Mann, comme Schmitt, constate que les fondements concrets, idéologiques et économiques, des Etats-Unis sont faibles, dans le fond, et que cette faiblesse postule une politique brutale, celle d’un militarisme qui frappe mais ne construit pas d’acqueducs ou de routes comme les légionnaires de la Vieille Rome. Washington peut gagner la puissance mais n’aura jamais cette fascinante “auctoritas”, fondatrice des vrais empires historiques, qui apportent la paix pendant de longs siècles.

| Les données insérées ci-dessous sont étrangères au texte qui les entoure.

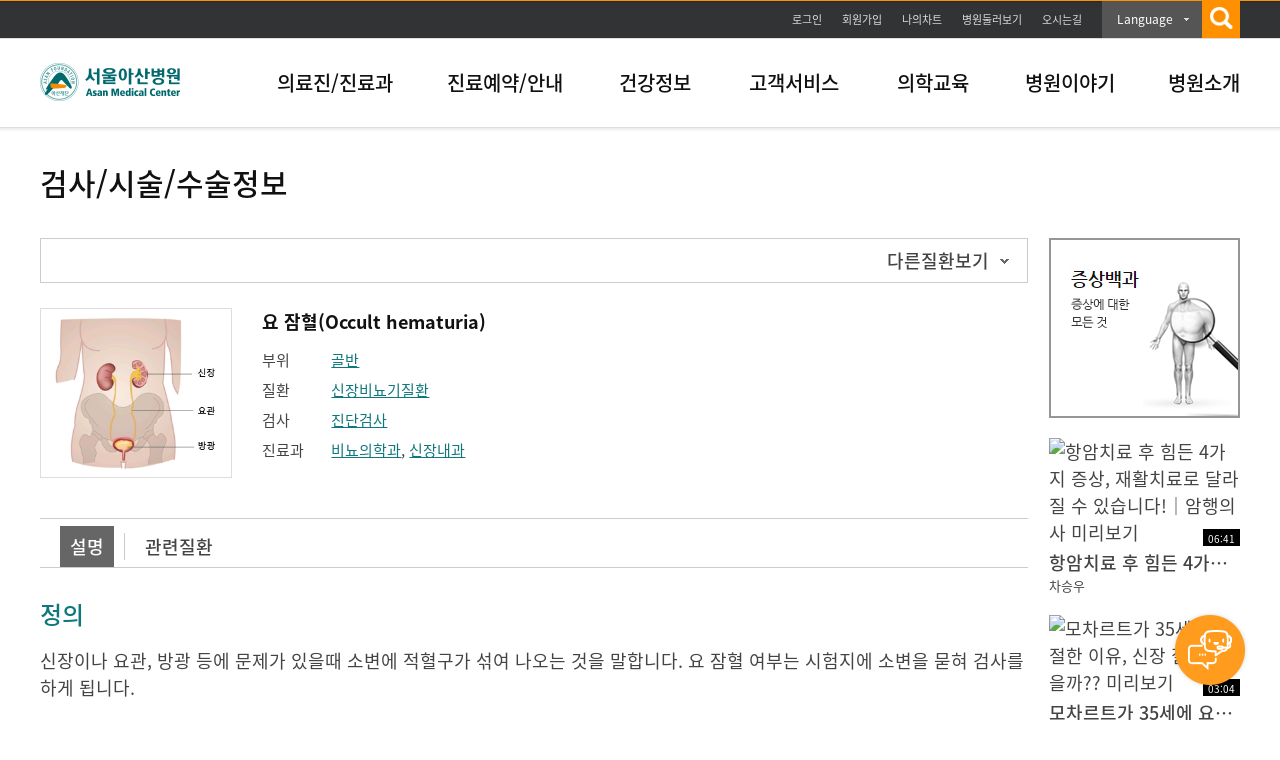

--- FILE ---
content_type: text/javascript
request_url: https://www.amc.seoul.kr/asan/js/medical.js
body_size: 7708
content:
/* click 레이어팝업 (의료진소개 더보기), (동일전문분야 의료진 더보기) */
$.fn.layerView_click = function( _options ){
	return this.each(function(){
		var options = $.extend({}, { targetLayer : null, close : ".close" }, _options)

			, $button = $(this)
			, $layer = $(options.targetLayer || this.hash)
			, $close = $layer.find(options.close)
			, $layerAlinks = $layer.find("a").not($close);

		init();

		function init(){
			$button.bind("click", onButtonClick);
			$layerAlinks.bind("mouseover focus", onLayerAlinksOver);
			$layerAlinks.bind("mouseout blur", onLayerAlinksOut);
			$close.bind("click", onAlinkClose);
			$(document).bind("click", onBodyClose);
		}

		function onLayerAlinksOver(e){ $(this).parent().addClass("current") }
		function onLayerAlinksOut(e){ $(this).parent().removeClass("current") }

		function onButtonClick(e){
			if( $button.parent().hasClass("active") ){
				onAlinkClose();
			}else{
				$(this).parent().addClass("active");
				$layer.show();
			}
			e.preventDefault();
		}

		// close - alink
		function onAlinkClose(e){
			$layer.hide();
			$button.parent().removeClass("active");
			$button.focus();
			return false;
		}

		// close - body
		function onBodyClose(e){
			var tg = e.target;
			var condition1 = $button.is(tg);
			var condition2 = !!$button.find(tg).length;

			if( !condition1 && !condition2 ){
				$layer.hide();
				$button.parent().removeClass("active");
			}
		}

	});
};

(function($){
	var dimArray = [];

	$.dimPopup = $({});
	$.dimPopup.layerOpen = function( _ele ){
		dimArray.push(_ele);
		$(_ele).modal("show");
	}
	$.dimPopup.layerClose = function(){
		var _ele = dimArray.pop();
		$(_ele).modal("hide");
	}
})(jQuery);
	
(function($){
		function onINPUTOver(){
			$(".passlayer_boxwrap").show();
		}
		function onINPUTOut(){
			$(".passlayer_boxwrap").hide();
		}
		
	function deptWayEvent(){
		if($(".list").length){
			$(".layerbox_wrap a.whiteSmBtn").each(function(){
				var wBtn = $(this);
				$(wBtn).on("mouseover focusin",function(){
					$(wBtn).next(".list").show();
				});
				$(wBtn).parent().on("mouseleave",function(){
					$(wBtn).next(".list").hide();
				});
			});
			$(".layerbox_wrap .list").each(function(){
				var list_wrap = $(this);
				$(this).find("a").last().on("focusout",function(){
					list_wrap.hide();
				});
			});
			$(".layerbox_wrap .list").on("mouseleave",function(){
				$(this).hide();
			});
		}
	}
		
	

	$(document).ready(function(e) {
			$("#PassWord_Layer").bind("click", onINPUTOver);
			$("#PassWord_Layer").bind("focusout", onINPUTOut);
			
			//진료과 찾아오시는 길 마우스오버시 레이어 팝업
			deptWayEvent();
	});



})(jQuery);

jQuery.fn.menuOver = function( chgUrl ){
	return this.each(function(i, n){
		var $this = $(this)
			, img = $this.find("img")[0]
			, initUrl = img.src;

		$this.on("mouseenter focus", over);
		$this.on("mouseleave blur", out);

		function over(){
			img.src = ( chgUrl ) ? chgUrl : img.src.replace("_off", "_on");
		}

		function out(){
			img.src = initUrl;
		}
	});
};

/* 둘러보기 오버 */
// hasClass
function hasClass(element,value) {
	var re = new RegExp("(^|\\s)" + value + "(\\s|$)");
	return re.test(element.className);
}

// addClass
function addClass(element,value) {
	if (!element.className) {
			element.className = value;
	}else{
		var new_class_name = element.className;
		if (!hasClass(element,value)) {
			element.className += " " + value;
		}
	}
}

// removeClass
function removeClass(element,value) {
	if (element.className && hasClass(element,value)) {
		var re = new RegExp("(^|\\s)" + value);
		element.className = element.className.replace(re,"");
	}
}

// tblTrHover
function tblTrHover(obj){
	var obj = document.getElementById(obj);
	var objTr = obj.getElementsByTagName("TR");

	for(i=0; i<objTr.length; i++){
		if(objTr[i].parentNode.nodeName == "TBODY"){
			objTr[i].onmouseover = function(){
				addClass(this, "trhover")
			}
			objTr[i].onmouseout = function(){
				removeClass(this, "trhover")
			}
		}
	}
}

/* 롤링 */
$.fn.bnnrRolling2 = function( _options ){
	return this.each(function(i, n){
		var  options = jQuery.extend({}, {
				listWrap : ".listWrap", list : ".list",  lis :".list li" , btnL : ".left", btnR : ".right", btnAuto : ".auto", anchors : ".anchors button",
				speed : 3000, auto : false, motionSpeed : 300,
				callback : function(){}
			}, _options)
		
			, $wrap = $(this)
			, $btnL = $wrap.find( options.btnL )
			, $btnR = $wrap.find( options.btnR )
			, $btnAuto = $wrap.find( options.btnAuto )
			, $anchors = $wrap.find( options.anchors )
			, $listWrap = $wrap.find( options.listWrap )
			, $list = $wrap.find( options.list )
			, $lis = $wrap.find( options.lis )
			
			, listsWidth = $lis.eq(0).width() + (parseFloat( $lis.eq(0).css("marginRight") ) || 0)
			, visibleLisCnt = Math.ceil( $listWrap.width() / listsWidth )
			, doing = false
			
			, auto = ( options.auto ) ? true : false
			, pause = false
			, speed = options.speed

			, dir = "right"
			, oldActive = visibleLisCnt
			, timer
			
			, callback = options.callback;
		
		// 롤링갯수가 부족하면 멈춤
		if( $lis.length <= visibleLisCnt ) return false;

		// 리스트 앞뒤로 목록 붙여넣기
		$list.append( $lis.filter(":lt("+visibleLisCnt+")").clone() );
		$list.prepend( $lis.filter(":gt("+($lis.length-1-visibleLisCnt)+")").clone() );
		$lis = $wrap.find( options.lis );

		// 초기 위치 잡기
		$list.css("left", -listsWidth * visibleLisCnt);

		// event
		$btnL.bind("click", onBtnLClick );
		$btnR.bind("click", onBtnRClick);
		$btnAuto.bind("click", onBtnAutoClick );
		$anchors.bind("click mouseover", onAnchorsClick ).eq(0).addClass("current");
					
		if( auto ){
			$wrap.bind("mouseenter focusin", onWrapMouseEnter );
			$wrap.bind("mouseleave focusout", onWrapMouseLeave );
			onStart();
		}
		
		function onBtnAutoClick(){
			pause = ! pause;
			$btnAuto.toggleClass("stop", pause);
		}

		function onBtnRClick(){
			if( doing ) return false;
			dir = "right";
			unActiveAnchor( oldActive );
			oldActive++; onChange();
			return false;
		}
		function onBtnLClick(){
			if( doing ) return false;
			dir = "left";
			unActiveAnchor( oldActive );
			oldActive--; onChange();
			return false;
		}
		function onAnchorsClick(){
			unActiveAnchor( oldActive );
			var n = $anchors.index( this ) + visibleLisCnt;
			onChange( n );
		}

		function onWrapMouseEnter(){ onStop(); }
		function onWrapMouseLeave(){ onStart(); }

		function onChange( n ){
			if( n ) oldActive = n;
			
			ActiveAnchor( oldActive );

			doing = true;
			
			$listWrap.scrollTop(0);
			$listWrap.scrollLeft(0);
			$list.stop(true).animate({"left" : -oldActive * listsWidth}, options.motionSpeed, function(){
				if( oldActive >= $lis.length - visibleLisCnt ){
					$list.css("left", -listsWidth * visibleLisCnt);
					oldActive = visibleLisCnt;
					
				}else if( oldActive <= 0 ){
					$list.css("left", ($lis.length - visibleLisCnt*2) * -listsWidth);
					oldActive = $lis.length - visibleLisCnt*2;
				}
				doing = false;
				callback.apply( $wrap[0], [$lis.eq(oldActive), oldActive] );
			});
		}

		function onStart(){
			clearInterval( timer );
			timer = setInterval(function(){
				if( ! pause ){
					( dir == "right") ? onBtnRClick() : onBtnLClick();
				}
			}, speed);
		}
		function onStop(){ clearInterval( timer ); }
		
		function ActiveAnchor(index){
			index = index - visibleLisCnt;
			if( index >= $anchors.length ) index = 0;
			$anchors.eq(index).addClass("current");
		}
		function unActiveAnchor(index){
			index = index - visibleLisCnt;
			if( index >= $anchors.length ) index = 0;
			$anchors.eq(index).removeClass("current");
		}
	});
}
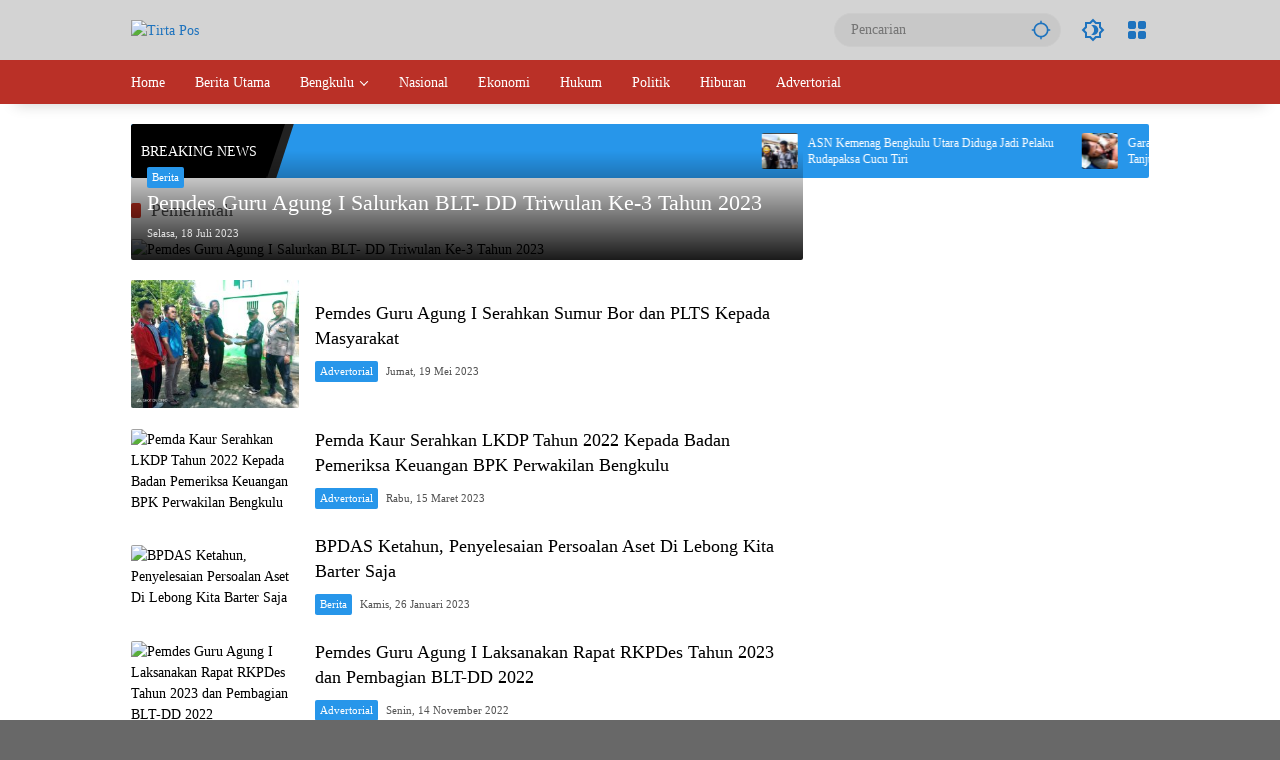

--- FILE ---
content_type: text/html; charset=utf-8
request_url: https://www.google.com/recaptcha/api2/aframe
body_size: 268
content:
<!DOCTYPE HTML><html><head><meta http-equiv="content-type" content="text/html; charset=UTF-8"></head><body><script nonce="J1FT5dK3FBxFx_SanIW8hw">/** Anti-fraud and anti-abuse applications only. See google.com/recaptcha */ try{var clients={'sodar':'https://pagead2.googlesyndication.com/pagead/sodar?'};window.addEventListener("message",function(a){try{if(a.source===window.parent){var b=JSON.parse(a.data);var c=clients[b['id']];if(c){var d=document.createElement('img');d.src=c+b['params']+'&rc='+(localStorage.getItem("rc::a")?sessionStorage.getItem("rc::b"):"");window.document.body.appendChild(d);sessionStorage.setItem("rc::e",parseInt(sessionStorage.getItem("rc::e")||0)+1);localStorage.setItem("rc::h",'1763714130682');}}}catch(b){}});window.parent.postMessage("_grecaptcha_ready", "*");}catch(b){}</script></body></html>

--- FILE ---
content_type: application/javascript; charset=utf-8
request_url: https://fundingchoicesmessages.google.com/f/AGSKWxVyiwvpgeXIi7WurGfkg-mU5Z4zVrXIfMXGVsbpcPuDo45R9SihlRmW1SJ35H6_AYjW5bBbC_cLCtAy2W_mXFsHa1KXcVDSvvLY3Z4Tyx03Gc48mSoB-MOuD0mtSjdxCKkcyTiAB27nGkUkvw5Vp-uePCHrAMNA9leDmpoxl7_87IxTDbG0_Jz44OqZ/_/advertisement3.;adsense__Slot_Adv_/bookads2./randomad300x250nsfw.
body_size: -1294
content:
window['da102bd6-1b06-4d12-828b-64ef90ab2010'] = true;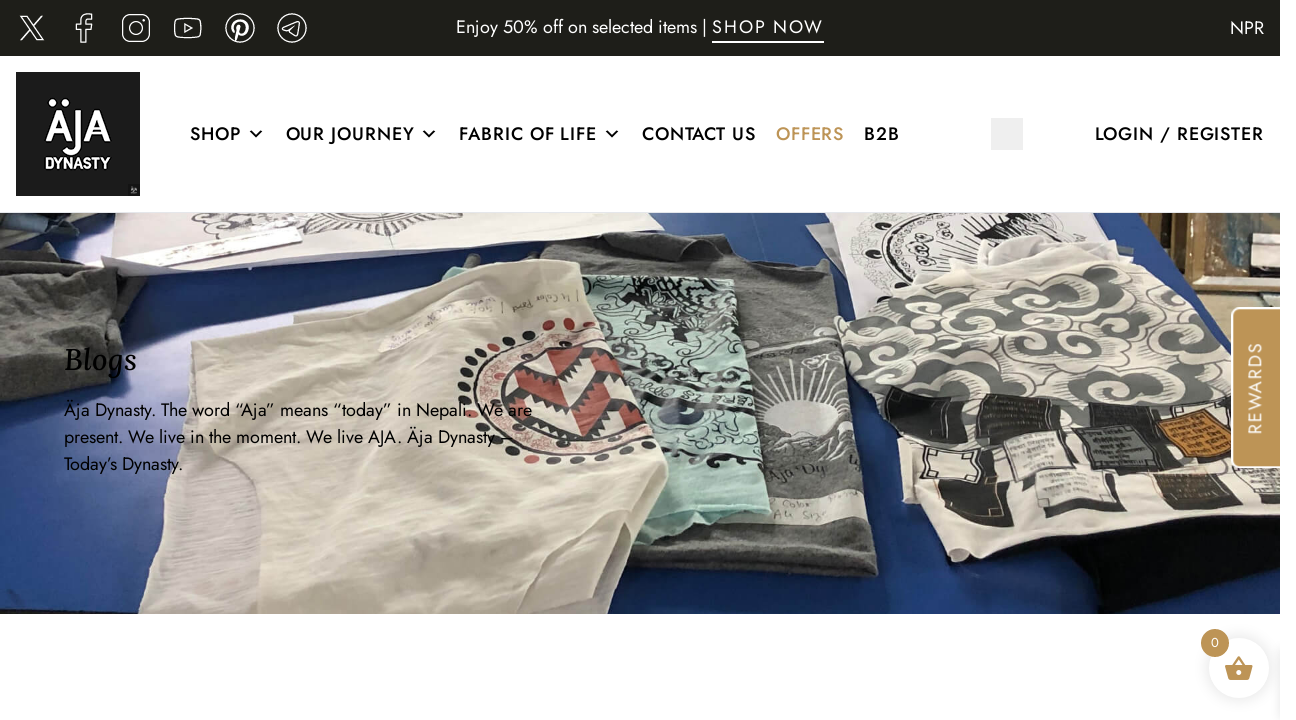

--- FILE ---
content_type: image/svg+xml
request_url: https://ajadynasty.com/wp-content/themes/ajadynasty/assets/images/icon-twitter.svg
body_size: 255
content:
<svg width="32" height="32" viewBox="0 0 32 32" fill="none" xmlns="http://www.w3.org/2000/svg">
<path d="M3.78876 3.84003L13.1725 17.52L3.98751 28.16H6.02251L14.0713 18.83L20.4713 28.16H28.16L18.3563 13.8688L27.0075 3.84003H24.9788L17.4563 12.555L11.4775 3.84003H3.78876ZM6.21876 5.12003H10.8038L25.73 26.88H21.145L6.21876 5.12003Z" fill="white"/>
</svg>


--- FILE ---
content_type: image/svg+xml
request_url: https://ajadynasty.com/wp-content/themes/ajadynasty/assets/images/icon-pinterest.svg
body_size: 691
content:
<svg width="32" height="32" viewBox="0 0 32 32" fill="none" xmlns="http://www.w3.org/2000/svg">
<path d="M16 1.28003C7.87798 1.28003 1.28003 7.87798 1.28003 16C1.28003 24.1221 7.87798 30.72 16 30.72C24.1221 30.72 30.72 24.1221 30.72 16C30.72 7.87798 24.1221 1.28003 16 1.28003ZM16 2.56003C23.4303 2.56003 29.44 8.56974 29.44 16C29.44 23.4303 23.4303 29.44 16 29.44C14.6409 29.44 13.3298 29.2366 12.0938 28.8625C12.6443 27.9421 13.3551 26.6263 13.6375 25.54C13.8053 24.896 14.495 22.2688 14.495 22.2688C14.9433 23.1245 16.253 23.8488 17.6475 23.8488C21.7972 23.8488 24.7888 20.0325 24.7888 15.29C24.7888 10.7434 21.0787 7.34253 16.305 7.34253C10.366 7.34253 7.21378 11.3286 7.21378 15.6688C7.21378 17.6873 8.28734 20.1998 10.0063 21C10.2667 21.1212 10.4065 21.0687 10.4663 20.8163C10.5123 20.6247 10.7445 19.6908 10.8488 19.2563C10.8821 19.1176 10.866 18.9978 10.7538 18.8613C10.1849 18.1712 9.72878 16.9036 9.72878 15.7213C9.72878 12.6861 12.0266 9.74878 15.9413 9.74878C19.3215 9.74878 21.6888 12.0531 21.6888 15.3475C21.6888 19.0696 19.8094 21.6488 17.3638 21.6488C16.0132 21.6488 15.0019 20.5315 15.3263 19.1613C15.7153 17.526 16.4663 15.7613 16.4663 14.58C16.4663 13.5237 15.8994 12.6425 14.725 12.6425C13.3443 12.6425 12.235 14.0701 12.235 15.9838C12.235 17.2015 12.6475 18.0263 12.6475 18.0263C12.6475 18.0263 11.2836 23.793 11.0338 24.8663C10.7834 25.9388 10.8505 27.3833 10.9538 28.4588C6.02956 26.4656 2.56003 21.6444 2.56003 16C2.56003 8.56974 8.56974 2.56003 16 2.56003Z" fill="white"/>
</svg>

Si le langage pacifiste de Mann peut nous faire croire, de prime abord, que son analyse de la situation actuelle est irréaliste, mais, finalement, elle donne, pour qui sait raisonner dans les termes et les catégories que nous a légués Carl Schmitt, la clef pour présenter, hors milieu identitaire, un schmittisme soft (en apparence, car aucun schmittisme n’est soft, in fine) aux âmes fragiles, habituées à un discours médiatique tout de guimauve. Autre concept intéressant de Mann : l’Amérique comme puissance schizophrénique. La schizophrénie américaine selon Mann consiste, comme on l’a vu au cours de ces neuf dernières décennies, à osciller entre “multilatéralisme” et “unilatéralisme”, à conquérir des pays mais sans pouvoir les remettre d’aplomb (comme les Romains l’avaient fait en Gaule), sans comprendre les ressorts des pays conquis, comme l’ethno-nationalisme ou le fondamentalisme religieux.

 

Que faut-il faire du livre de Mann? Un Cheval de Troie pour entrer dans le discours de l’établissement et y injecter un schmittisme corrosif !

 

Dimitri SEVERENS.

 

Michael MANN, Incoherent Empire, Verso, London, 2003. La version française vient de sortir de presse : L'Empire incohérent. Michael Mann, Paris, Calmann-Lévy. ISBN 2702135005. EAN 9782702135006. Code Hachette

5176904. Format : 230x150x25 mm. 384 pages. Prix TTC : 19,00 €.